▶ Text shown:
Moral Dilemmas vs Economic Dilemmas

Is it a moral dilemma or is it an economic dilemma?  Where do you draw the line?

Here's an economic dilemma...
By contrast, if a consumer wants a new TV set and a new washing machine and he can afford only one of these without drawing on his savings (which he dislikes), he is in a cross-road situation. He must deliberate until he arrives at a decision as to which course of action he prefers. Thus, while we have reason to assume that preference functions for alternative uses of private funds (including the savings alternative) have some firmness and consistency, our findings raise doubt whether the corresponding concept of a preference function for alternative fiscal policies is fruitful. - Eva Mueller, Public Attitudes Toward Fiscal Programs
Here's a moral dilemma...
The next topic is moral dilemma, as exemplified by Sartre’s story of the student  in Nazi-occupied  France who must decide between staying home with his ailing mother or leaving home to join the French resistance. How to make a consistent judgment about what to do? How can a moral code be structured so that an agent will be able to comply with it?
[...]
Or so a pluralist might argue. If we are in a dilemma, such that we are forced to act in a way that is extensionally equivalent to having no more than one unconditional commitment, we will feel a sense of loss, and  rightly so. If we insist on having  no more than one unconditional  commitment in the first place, then we pay the price up front, perhaps needlessly. - David Schmidtz, Comments on Hillel Steiner’s Essay on Rights
Here's a deconstruction...

▶ Exercise requirements:
1. In the text on moral and economic dilemmas, which two items does the consumer in the economic example want to buy?
2. Reproduce word for word the passage of the text on moral and economic dilemmas between "By contrast, if" and "a moral dilemma...", inclusive.
3. Proceed with the text on moral and economic dilemmas, picking up right after its final line.

[Dataset excerpt]
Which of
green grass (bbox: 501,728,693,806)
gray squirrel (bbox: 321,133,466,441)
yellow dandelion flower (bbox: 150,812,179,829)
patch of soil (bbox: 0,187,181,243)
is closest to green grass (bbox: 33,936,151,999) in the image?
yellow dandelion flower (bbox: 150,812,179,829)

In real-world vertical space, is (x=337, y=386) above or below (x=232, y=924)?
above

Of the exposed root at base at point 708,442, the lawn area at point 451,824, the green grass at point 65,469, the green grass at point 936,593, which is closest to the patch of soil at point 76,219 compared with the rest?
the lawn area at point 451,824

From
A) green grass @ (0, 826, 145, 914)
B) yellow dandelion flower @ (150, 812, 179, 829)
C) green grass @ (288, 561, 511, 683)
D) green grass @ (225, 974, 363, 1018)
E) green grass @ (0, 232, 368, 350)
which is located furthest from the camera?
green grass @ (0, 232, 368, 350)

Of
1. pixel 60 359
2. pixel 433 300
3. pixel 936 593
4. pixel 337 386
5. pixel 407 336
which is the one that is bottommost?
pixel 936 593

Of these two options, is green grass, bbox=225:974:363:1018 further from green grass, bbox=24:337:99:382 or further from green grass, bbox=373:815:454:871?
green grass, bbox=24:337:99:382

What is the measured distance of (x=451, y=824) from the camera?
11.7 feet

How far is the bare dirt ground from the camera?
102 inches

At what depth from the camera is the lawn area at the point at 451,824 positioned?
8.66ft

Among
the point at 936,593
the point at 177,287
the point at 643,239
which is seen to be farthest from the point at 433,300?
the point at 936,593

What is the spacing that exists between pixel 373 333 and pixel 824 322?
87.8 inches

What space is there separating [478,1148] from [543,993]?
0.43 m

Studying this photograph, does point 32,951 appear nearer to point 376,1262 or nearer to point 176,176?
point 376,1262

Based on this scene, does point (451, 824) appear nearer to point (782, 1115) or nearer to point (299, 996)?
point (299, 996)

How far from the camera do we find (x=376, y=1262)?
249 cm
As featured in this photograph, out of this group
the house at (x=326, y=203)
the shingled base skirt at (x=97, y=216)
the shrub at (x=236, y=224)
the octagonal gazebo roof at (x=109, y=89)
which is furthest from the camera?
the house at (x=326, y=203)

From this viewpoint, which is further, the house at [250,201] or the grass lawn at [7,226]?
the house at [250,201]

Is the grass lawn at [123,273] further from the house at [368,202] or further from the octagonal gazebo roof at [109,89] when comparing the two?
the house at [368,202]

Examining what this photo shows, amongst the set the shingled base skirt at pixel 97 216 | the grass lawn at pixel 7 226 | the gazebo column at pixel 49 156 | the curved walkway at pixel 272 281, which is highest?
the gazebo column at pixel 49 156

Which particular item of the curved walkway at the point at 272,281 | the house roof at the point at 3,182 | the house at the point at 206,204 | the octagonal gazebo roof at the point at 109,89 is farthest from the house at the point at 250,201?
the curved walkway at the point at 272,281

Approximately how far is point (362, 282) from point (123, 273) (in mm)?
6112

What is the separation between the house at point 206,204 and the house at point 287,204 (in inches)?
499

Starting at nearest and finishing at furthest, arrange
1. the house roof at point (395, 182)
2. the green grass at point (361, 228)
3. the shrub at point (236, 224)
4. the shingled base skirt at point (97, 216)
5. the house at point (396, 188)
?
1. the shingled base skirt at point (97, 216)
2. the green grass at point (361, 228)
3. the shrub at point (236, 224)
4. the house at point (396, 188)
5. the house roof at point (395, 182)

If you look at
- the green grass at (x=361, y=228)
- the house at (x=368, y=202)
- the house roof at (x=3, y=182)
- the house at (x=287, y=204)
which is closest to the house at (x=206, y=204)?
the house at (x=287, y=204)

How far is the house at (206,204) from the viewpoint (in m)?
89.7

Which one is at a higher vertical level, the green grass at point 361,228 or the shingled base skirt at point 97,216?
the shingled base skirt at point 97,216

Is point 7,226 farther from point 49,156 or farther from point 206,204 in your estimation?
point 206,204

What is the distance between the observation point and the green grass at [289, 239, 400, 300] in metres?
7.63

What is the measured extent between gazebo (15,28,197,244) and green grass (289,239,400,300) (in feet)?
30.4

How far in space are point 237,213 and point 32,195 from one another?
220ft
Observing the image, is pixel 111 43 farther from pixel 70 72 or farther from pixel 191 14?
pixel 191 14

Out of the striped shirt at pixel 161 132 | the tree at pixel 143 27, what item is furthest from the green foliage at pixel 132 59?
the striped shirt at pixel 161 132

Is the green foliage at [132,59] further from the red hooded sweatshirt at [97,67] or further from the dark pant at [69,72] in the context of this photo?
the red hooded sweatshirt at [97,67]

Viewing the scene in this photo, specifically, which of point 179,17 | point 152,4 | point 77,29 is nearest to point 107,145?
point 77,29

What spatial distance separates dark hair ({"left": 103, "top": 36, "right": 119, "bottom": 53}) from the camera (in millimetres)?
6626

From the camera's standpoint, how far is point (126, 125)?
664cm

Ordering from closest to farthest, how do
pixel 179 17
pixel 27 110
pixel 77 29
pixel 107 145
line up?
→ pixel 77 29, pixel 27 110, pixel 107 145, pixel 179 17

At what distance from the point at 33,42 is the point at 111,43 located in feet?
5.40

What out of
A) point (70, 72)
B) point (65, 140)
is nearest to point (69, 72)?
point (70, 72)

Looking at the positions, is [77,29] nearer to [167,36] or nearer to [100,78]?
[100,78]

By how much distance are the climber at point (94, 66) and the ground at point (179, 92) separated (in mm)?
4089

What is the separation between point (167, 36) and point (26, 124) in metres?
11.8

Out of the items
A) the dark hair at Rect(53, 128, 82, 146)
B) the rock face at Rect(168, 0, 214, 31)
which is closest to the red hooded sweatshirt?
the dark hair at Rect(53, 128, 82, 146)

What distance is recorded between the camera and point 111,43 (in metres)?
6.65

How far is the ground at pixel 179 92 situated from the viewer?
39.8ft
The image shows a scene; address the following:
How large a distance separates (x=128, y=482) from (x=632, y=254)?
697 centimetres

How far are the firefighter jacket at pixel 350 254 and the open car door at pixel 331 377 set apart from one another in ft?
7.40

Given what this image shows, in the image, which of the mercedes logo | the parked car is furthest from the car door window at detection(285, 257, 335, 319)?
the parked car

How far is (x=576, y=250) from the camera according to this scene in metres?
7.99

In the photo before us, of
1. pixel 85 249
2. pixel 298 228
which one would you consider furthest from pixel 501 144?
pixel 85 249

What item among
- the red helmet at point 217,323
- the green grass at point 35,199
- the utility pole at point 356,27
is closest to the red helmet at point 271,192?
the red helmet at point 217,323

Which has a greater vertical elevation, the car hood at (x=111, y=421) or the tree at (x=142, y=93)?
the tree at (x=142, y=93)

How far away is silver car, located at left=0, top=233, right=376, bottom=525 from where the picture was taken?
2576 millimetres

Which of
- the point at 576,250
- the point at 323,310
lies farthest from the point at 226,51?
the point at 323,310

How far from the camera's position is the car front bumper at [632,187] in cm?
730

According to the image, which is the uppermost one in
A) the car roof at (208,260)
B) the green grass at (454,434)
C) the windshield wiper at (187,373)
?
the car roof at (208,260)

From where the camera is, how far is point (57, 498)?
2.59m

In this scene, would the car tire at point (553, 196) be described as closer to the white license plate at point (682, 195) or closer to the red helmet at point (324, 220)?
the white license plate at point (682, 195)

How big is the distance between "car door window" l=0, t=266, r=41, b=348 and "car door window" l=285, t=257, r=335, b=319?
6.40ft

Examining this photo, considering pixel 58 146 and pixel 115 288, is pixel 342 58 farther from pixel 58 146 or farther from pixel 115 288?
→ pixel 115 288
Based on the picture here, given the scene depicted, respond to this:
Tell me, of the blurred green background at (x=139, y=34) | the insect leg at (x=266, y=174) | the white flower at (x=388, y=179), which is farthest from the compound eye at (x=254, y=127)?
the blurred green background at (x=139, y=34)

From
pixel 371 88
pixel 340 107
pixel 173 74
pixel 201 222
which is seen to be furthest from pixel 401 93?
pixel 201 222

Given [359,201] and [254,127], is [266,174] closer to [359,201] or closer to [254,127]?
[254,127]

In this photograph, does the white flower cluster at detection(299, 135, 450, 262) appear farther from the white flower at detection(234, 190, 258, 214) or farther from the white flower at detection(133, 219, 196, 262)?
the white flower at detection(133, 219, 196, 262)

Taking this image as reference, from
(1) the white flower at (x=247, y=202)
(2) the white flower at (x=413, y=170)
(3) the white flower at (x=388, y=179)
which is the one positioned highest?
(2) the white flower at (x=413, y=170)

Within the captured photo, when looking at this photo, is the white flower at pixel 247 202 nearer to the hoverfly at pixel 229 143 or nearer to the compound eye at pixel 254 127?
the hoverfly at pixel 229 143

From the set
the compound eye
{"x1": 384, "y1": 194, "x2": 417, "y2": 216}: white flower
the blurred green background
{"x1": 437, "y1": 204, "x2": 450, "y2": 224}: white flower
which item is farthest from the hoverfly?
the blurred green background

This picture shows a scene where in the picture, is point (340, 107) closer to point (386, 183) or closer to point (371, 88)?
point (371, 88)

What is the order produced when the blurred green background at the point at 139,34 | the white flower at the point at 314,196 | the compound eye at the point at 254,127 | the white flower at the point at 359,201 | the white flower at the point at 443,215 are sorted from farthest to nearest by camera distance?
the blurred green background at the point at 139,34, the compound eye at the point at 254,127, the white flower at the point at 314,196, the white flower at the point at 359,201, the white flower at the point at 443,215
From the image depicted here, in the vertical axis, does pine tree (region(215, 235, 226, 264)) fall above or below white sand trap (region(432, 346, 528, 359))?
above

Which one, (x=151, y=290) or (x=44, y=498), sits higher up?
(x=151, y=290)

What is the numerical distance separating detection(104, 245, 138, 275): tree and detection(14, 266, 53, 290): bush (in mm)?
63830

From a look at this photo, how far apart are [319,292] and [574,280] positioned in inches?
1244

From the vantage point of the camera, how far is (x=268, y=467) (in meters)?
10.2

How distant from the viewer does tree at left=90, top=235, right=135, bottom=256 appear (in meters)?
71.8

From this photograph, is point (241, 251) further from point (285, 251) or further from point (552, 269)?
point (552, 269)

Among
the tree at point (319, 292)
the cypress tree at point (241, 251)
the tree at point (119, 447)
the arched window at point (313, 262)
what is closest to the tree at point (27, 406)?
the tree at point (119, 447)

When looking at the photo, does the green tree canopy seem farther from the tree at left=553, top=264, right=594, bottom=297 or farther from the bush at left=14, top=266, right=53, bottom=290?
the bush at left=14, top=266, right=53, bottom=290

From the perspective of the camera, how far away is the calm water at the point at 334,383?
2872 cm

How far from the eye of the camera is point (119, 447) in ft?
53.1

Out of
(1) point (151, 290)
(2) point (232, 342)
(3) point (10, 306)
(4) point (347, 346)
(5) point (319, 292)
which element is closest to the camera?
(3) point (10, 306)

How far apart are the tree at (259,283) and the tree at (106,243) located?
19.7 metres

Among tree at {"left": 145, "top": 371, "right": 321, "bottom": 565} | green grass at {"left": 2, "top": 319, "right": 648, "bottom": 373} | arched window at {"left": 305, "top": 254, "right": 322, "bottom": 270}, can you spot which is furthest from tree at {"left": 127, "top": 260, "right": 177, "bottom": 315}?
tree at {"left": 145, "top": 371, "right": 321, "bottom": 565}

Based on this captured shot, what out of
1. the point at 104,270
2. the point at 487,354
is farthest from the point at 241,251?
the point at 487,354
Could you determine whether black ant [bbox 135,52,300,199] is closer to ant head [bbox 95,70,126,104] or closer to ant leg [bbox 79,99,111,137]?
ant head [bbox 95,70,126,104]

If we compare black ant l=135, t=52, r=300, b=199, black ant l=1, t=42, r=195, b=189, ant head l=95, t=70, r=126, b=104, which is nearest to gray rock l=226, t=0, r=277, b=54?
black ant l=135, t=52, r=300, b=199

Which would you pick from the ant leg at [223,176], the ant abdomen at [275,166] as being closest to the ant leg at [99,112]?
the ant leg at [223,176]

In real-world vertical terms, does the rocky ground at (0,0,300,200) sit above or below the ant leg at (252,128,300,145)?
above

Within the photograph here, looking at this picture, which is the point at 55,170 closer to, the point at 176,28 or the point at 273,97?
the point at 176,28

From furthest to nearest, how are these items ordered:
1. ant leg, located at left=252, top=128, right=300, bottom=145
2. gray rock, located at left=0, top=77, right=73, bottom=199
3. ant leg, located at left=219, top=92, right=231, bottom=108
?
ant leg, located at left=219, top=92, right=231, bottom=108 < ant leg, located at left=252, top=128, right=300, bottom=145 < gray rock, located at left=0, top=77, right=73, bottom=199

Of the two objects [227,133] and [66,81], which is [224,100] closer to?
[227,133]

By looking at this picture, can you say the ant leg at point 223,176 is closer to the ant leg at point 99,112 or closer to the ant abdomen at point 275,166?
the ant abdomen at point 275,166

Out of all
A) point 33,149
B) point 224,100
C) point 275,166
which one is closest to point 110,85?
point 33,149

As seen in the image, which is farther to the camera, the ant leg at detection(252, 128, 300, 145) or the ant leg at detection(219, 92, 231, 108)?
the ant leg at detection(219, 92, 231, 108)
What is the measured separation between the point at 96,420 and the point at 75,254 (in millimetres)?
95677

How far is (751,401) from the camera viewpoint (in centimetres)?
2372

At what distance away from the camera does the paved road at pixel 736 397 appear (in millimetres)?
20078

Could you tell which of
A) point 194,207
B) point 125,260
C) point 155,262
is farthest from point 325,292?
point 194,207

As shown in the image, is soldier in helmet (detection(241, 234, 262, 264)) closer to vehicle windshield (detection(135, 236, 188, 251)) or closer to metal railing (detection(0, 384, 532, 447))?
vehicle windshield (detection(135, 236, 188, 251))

▶ Answer list:
1. A new TV set and a new washing machine.

2.
By contrast, if a consumer wants a new TV set and a new washing machine and he can afford only one of these without drawing on his savings (which he dislikes), he is in a cross-road situation. He must deliberate until he arrives at a decision as to which course of action he prefers. Thus, while we have reason to assume that preference functions for alternative uses of private funds (including the savings alternative) have some firmness and consistency, our findings raise doubt whether the corresponding concept of a preference function for alternative fiscal policies is fruitful. - Eva Mueller, Public Attitudes Toward Fiscal Programs
Here's a moral dilemma...

3.
By preferring my work, simply by giving it my time, my attention, by preferring my activity as a citizen or as a professional philosopher, writing and speaking here in a public language, French in my case, I am perhaps fulfilling my duty.  But I am sacrificing and betraying at every moment all my other obligations: my obligation to the other others whom I know or don’t know, the billions of my fellows (without mentioning the animals that are even more other others than my fellows), my fellows who are dying of starvation or sickness. I betray my fidelity or my obligations to other citizens, to those who don't speak my language and to whom I neither speak or respond, to each of those who listen or read, and to whom I neither respond nor address myself in the proper manner, that is, in a singular manner (this is for the so-called public space to which I sacrifice my so-called private space), thus also to those I love in private, my own, my family, my son, each of whom is the only son I sacrifice to the other, every one being sacrificed to every one else in this land of Moriah that is our habitat every second of every day. - Jacques Derrida, The Gift of Death
Here's Homestarrunner...
Ohh, Tendafoot! Can you tell me what to do with myself? I feel like I'm at a crossroads, and there's like, a Denny's on one corner, and an IHOP on the other!  Can you give me some sound financial advice?  Tendafoot, can you help advise me on my future?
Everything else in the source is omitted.